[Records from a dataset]
- Opening Delimiter -

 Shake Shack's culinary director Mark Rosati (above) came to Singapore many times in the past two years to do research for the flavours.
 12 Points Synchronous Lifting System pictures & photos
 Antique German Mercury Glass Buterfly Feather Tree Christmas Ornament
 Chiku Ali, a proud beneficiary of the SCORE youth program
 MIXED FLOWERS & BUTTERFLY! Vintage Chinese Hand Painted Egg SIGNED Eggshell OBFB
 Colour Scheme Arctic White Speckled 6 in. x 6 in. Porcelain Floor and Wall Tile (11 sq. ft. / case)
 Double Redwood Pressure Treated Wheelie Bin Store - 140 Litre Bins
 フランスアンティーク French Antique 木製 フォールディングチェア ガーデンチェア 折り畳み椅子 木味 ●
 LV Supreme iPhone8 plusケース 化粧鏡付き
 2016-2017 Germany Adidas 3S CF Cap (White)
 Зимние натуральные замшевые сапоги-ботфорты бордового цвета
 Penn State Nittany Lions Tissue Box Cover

- Closing Delimiter -
- Opening Delimiter -

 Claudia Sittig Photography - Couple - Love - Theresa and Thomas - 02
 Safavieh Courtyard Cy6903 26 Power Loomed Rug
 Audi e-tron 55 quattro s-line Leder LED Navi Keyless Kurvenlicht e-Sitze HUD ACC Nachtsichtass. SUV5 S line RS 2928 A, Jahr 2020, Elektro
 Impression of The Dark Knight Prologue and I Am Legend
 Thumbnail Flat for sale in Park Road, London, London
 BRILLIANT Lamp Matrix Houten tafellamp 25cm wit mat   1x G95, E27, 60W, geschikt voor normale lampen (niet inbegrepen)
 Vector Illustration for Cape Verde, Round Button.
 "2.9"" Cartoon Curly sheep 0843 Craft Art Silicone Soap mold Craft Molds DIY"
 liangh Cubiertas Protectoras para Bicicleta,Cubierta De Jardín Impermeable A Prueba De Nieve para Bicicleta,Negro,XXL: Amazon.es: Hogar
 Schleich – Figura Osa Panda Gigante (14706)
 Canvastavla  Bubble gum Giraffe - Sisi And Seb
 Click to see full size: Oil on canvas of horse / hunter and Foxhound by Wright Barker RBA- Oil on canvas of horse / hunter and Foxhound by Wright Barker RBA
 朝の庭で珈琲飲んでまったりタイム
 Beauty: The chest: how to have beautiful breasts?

- Closing Delimiter -

WHAT YOU WILL DO | The lines above, starting at the one with "Safavieh Courtyard Cy6903" and ending at the one with "Thumbnail Flat for", are the only ones to return, exactly as written.

ANSWER SPACE |
 Safavieh Courtyard Cy6903 26 Power Loomed Rug
 Audi e-tron 55 quattro s-line Leder LED Navi Keyless Kurvenlicht e-Sitze HUD ACC Nachtsichtass. SUV5 S line RS 2928 A, Jahr 2020, Elektro
 Impression of The Dark Knight Prologue and I Am Legend
 Thumbnail Flat for sale in Park Road, London, London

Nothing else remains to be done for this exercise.